PAGE EXTRACT:

The Institute for Agriculture and Trade Policy (IATP) is pleased to comment on this Request for Comments on the Trade Track of the Americas Partnership for Economic Prosperity (APEP). IATP is a 37-year-old Minnesota-based 501(c)(3) nonprofit organization, with offices in Washington, D.C. and Berlin, Germany. IATP’s mission is to work locally and globally at the intersection of policy and practice to ensure fair and sustainable food, farm and trade systems.
IATP is a member of Citizens Trade Campaign (CTC). We support CTC’s comments on APEP. CTC’s calls to eliminate investor state dispute settlement (ISDS) from existing and future trade deals, to protect labor rights and to enhance climate standards in trade are especially relevant to food and farm systems.
While we very much appreciate the Biden administration’s focus on fairness and worker-centered trade policy, agricultural trader policy seems to have changed very little. There is still an overwhelming emphasis on expanding the volume of production even when prices are low and then opening export markets to absorb U.S. agricultural over-capacity. Corporate concentration in agriculture has hurt family farmers in the Global North and South.

LISTED RECORDS:
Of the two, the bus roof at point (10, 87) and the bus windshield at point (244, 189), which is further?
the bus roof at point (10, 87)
---
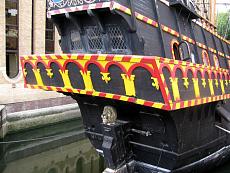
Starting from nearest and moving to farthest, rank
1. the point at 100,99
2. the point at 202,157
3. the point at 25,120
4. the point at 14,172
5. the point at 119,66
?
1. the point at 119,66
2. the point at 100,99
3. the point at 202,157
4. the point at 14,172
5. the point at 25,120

EXERCISES:
**a.** Reproduce the IATP comment letter word for word, everything from "IATP is a member" down to "North and South.".
**b.** Take the IATP comment letter further, picking up right after its final sentence.

EXPECTED RESULTS:
**a.**
IATP is a member of Citizens Trade Campaign (CTC). We support CTC’s comments on APEP. CTC’s calls to eliminate investor state dispute settlement (ISDS) from existing and future trade deals, to protect labor rights and to enhance climate standards in trade are especially relevant to food and farm systems.
While we very much appreciate the Biden administration’s focus on fairness and worker-centered trade policy, agricultural trader policy seems to have changed very little. There is still an overwhelming emphasis on expanding the volume of production even when prices are low and then opening export markets to absorb U.S. agricultural over-capacity. Corporate concentration in agriculture has hurt family farmers in the Global North and South.

**b.**
In addition, the droughts and flooding exacerbated by the unfolding climate crisis, as well as events such as the war in Ukraine, have contributed to recurring disruptions in food prices and supplies. These crises affect urban consumers and farming communities in the United States and our trading partners. It is imperative to develop new approaches to trade policy that help to increase resiliency, reduce volatility in agricultural supplies and prices, and promote investment in local diversified food systems. Many of these approaches will require major changes to the Farm Bill and other food and agriculture policies, but trade policies can help or impede these changes. As a starting point, we urge USTR to explore the following actions with APEP partners:
1. Remove obstacles to agroecological innovations that support biodiversity and advance family farmers’ efforts to feed their communities. Current U.S. trade agreements require countries to ratify the 1991 International Union for the Protection of New Varieties of Plants (UPOV-91). That agreement prohibits family farmers from saving and sharing protected seeds, greatly inhibiting their ability to develop new varieties that respond to their specific environments and their cultural and dietary needs. Moves to ratify UPOV-91 have led to massive resistance by farmers’ movements and other civil society organizations in Mexico, Colombia and Guatemala, to name just a few examples. The U.S. should remove that requirement from existing trade agreements.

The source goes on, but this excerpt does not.